One other thing librarians can do to improve their employment status and salaries is to become involved in community or state economic development campaigns. If public and school librarians can facilitate the development of higher-paying knowledge-based businesses, tax revenues will increase, property values will increase and governmental resources will grow. Make sure you know the information needs of the small business owners in your community. Help connect them to government resources, statistical reports and trends literature. Help the Chamber of Commerce with information packages that will encourage young families and entrepreneurs to move into your community. Demonstrate clearly the value of library services you provide to local decision makers. Everyone benefits when the economic base of an area grows at a stable, positive rate.

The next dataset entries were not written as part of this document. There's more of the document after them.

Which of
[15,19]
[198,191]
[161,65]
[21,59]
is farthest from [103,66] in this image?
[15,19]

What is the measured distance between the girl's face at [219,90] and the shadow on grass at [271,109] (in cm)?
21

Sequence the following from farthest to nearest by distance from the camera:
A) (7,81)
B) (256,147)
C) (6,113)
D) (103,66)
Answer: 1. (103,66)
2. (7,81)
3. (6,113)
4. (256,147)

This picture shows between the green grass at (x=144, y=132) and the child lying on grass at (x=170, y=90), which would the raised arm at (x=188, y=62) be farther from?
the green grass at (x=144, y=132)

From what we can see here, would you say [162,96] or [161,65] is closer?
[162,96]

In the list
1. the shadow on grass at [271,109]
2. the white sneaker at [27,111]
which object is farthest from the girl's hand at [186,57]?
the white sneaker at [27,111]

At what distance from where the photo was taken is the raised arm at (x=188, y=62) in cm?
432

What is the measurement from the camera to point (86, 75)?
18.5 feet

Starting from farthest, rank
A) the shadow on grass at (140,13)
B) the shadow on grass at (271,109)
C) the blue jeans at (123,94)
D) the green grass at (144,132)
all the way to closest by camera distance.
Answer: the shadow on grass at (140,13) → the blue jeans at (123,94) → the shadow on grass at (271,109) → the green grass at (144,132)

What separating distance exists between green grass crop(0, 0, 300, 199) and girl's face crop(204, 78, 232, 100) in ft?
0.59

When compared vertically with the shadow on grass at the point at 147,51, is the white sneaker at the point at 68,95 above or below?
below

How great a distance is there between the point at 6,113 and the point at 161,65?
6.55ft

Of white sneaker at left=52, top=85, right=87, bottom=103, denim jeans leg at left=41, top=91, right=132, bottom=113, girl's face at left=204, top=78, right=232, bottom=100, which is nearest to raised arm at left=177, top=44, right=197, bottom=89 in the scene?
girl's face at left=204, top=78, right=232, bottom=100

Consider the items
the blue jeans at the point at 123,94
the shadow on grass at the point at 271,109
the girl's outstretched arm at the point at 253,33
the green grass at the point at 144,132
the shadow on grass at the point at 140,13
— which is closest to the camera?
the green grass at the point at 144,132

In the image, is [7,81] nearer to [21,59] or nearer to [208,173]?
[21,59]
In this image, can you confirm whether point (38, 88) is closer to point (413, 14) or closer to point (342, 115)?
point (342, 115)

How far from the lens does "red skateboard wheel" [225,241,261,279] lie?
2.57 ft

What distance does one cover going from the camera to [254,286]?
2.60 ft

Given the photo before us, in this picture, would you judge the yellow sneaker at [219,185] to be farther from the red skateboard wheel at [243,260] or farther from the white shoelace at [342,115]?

When searching for a new job, pay attention to employment projections and statistical information, compensation surveys and salary reports. Research the salary and benefits packages available to other workers in similar jobs in your employment region. Inform yourself on issues related to the cost of living and working conditions. If you are going to have to live in another community in order to afford housing costs, negotiate a higher salary to compensate for the time and commuting costs. Knowledge is power. If you put your knowledge to work, we can all achieve better salary equity.


Barbara J. Arnold is Admissions and Placement Adviser, Sr., UW- Madison School of Library and Information Studies. Barbara is currently working to put a conference program together for the Wisconsin Library Association Annual Conference in La Crosse on the efforts to develop a knowledge based economy in Wisconsin and advocacy for improving salaries for library workers in the state. Serving on an advisory committee for the Dean of the UW-Madison College of Letters and Science, she learned about the titles of and salaries paid to other people on the campus working in jobs similar to hers. She is looking into writing the justification for a title change for her position to Student Services Program Coordinator, which could lead to a raise. Knowledge is power.